Isaac Abravanel, a mais célebre personalidade dos judeus portugueses, nasceu em Lisboa em 1437, oriundo de uma família da aristocracia judaica de Sevilha. Foi ministro da Fazenda de D. Afonso V e um eminente filósofo e exegeta da Bíblia. Servia a Coroa com o seu talento financeiro, sem nunca descurar o estudo das Sagradas Escrituras. Além dos estudos filosóficos, teológicos e bíblicos para os quais fora preparado pelo rabino de Lisboa Joseph Hayun, Abravanel conhecia bem a história e a filosofia grega e árabe. Sendo poliglota — além do português e do castelhano, falava o hebraico, o latim e o italiano — tinha acesso a diversos documentos e fontes. 

Do ponto de vista financeiro, conjuntamente com Guedelha Palaçano e Moisés Latam, deu também um importante contributo ao rei na guerra contra Castela. O auge da sua carreira política em Portugal ocorreu entre 1478 e 1481, tal como a sua fortuna.

Pai de três filhos e duas filhas, e apesar dos seus múltiplos compromissos políticos e financeiros, Abravanel mantinha a sua obra exegética, nomeadamente, comentários aos primeiros profetas e uma leitura crítica de Maimónides. A sua residência tornara-se, assim, um centro de debates intelectuais e também de decisão dos assuntos mais importantes sobre o destino dos judeus portugueses, à cabeça dos quais fora colocado. 

Tudo isto acaba com a morte do rei D. Afonso V, em Agosto de 1481. O seu filho e sucessor, D. João II, muda radicalmente a política do seu pai em relação à nobreza, desferindo um golpe decisivo no poder dos grandes senhores feudais, limitando os seus poderes económicos e judiciais e centralizando-os na Coroa. Entre estes estava o duque de Bragança, detentor de um terço de terras portuguesas e de lugares-chave no poder do Estado. A amizade com duque deixa Abravanel numa situação desconfortável e decide, assim, sair de Portugal a caminho de Espanha. 

Em Maio de 1485, foi sentenciado à revelia por D. João II a «cruel morte natural, e tanto que fôr achado e havido nestes reinos, logo seja enforcado e morra na forca, e esteja nela para sempre». Homem de uma fé profunda, Abravanel interpretou esta tragédia como uma punição divina por descurar as Escrituras e dedicou-se intensamente à redação dos seus comentários bíblicos. Mas esse interregno não durou muito. Em meados de Março de 1484, foi chamado à presença dos Reis Católicos em Tarragona. 

Espanha estava ainda em guerra com o reino árabe de Granada e a Coroa precisava de fundos para a travar. Conhecendo a reputação de Abravanel como antigo financeiro do rei de Portugal, este passou a estar ao serviço dos Reis Católicos, reorganizando as finanças do Estado e gerindo as fortunas de muitos nobres de Espanha.

● ● ● ● ● ● ●

# [O que se pede]
a. Reproduza, do texto sobre Isaac Abravanel, o trecho que vai de "Em Maio de 1485, foi" até "nobres de Espanha.".
b. Responda com base no texto sobre Isaac Abravanel:
(i) Em que cidade e em que ano nasceu Abravanel?
(ii) Que rabino o preparou para os estudos filosóficos, teológicos e bíblicos?
(iii) Em que mês e ano morreu o rei D. Afonso V?
As linhas que vêm a seguir têm outra origem.

# [Extrato de dados]

● ● ● ● ● ● ●

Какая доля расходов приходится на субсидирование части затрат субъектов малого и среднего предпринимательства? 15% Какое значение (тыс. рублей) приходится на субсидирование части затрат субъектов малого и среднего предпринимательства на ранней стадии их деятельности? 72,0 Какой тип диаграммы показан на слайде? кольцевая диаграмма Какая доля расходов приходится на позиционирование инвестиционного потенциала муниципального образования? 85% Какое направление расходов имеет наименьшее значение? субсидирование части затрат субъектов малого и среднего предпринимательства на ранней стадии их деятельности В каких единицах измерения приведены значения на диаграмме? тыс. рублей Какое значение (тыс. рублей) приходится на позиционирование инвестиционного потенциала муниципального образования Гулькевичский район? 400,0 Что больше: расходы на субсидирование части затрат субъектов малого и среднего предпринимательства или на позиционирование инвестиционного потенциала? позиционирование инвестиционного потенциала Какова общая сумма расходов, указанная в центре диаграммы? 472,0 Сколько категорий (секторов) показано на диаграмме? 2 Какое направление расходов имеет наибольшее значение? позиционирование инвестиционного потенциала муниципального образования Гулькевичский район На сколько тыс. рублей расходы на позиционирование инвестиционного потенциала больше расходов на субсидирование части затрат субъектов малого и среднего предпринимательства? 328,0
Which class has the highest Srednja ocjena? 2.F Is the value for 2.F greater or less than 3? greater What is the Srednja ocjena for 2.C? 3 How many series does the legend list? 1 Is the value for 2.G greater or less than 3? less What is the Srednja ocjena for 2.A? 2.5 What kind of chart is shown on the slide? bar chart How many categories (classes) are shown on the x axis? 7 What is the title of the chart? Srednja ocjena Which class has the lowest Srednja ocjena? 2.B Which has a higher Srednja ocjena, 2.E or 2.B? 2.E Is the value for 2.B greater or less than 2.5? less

● ● ● ● ● ● ●

# [Exercício resolvido]
a.
Em Maio de 1485, foi sentenciado à revelia por D. João II a «cruel morte natural, e tanto que fôr achado e havido nestes reinos, logo seja enforcado e morra na forca, e esteja nela para sempre». Homem de uma fé profunda, Abravanel interpretou esta tragédia como uma punição divina por descurar as Escrituras e dedicou-se intensamente à redação dos seus comentários bíblicos. Mas esse interregno não durou muito. Em meados de Março de 1484, foi chamado à presença dos Reis Católicos em Tarragona. 

Espanha estava ainda em guerra com o reino árabe de Granada e a Coroa precisava de fundos para a travar. Conhecendo a reputação de Abravanel como antigo financeiro do rei de Portugal, este passou a estar ao serviço dos Reis Católicos, reorganizando as finanças do Estado e gerindo as fortunas de muitos nobres de Espanha.

b.
(i) Em Lisboa, em 1437.
(ii) Joseph Hayun, rabino de Lisboa.
(iii) Em agosto de 1481.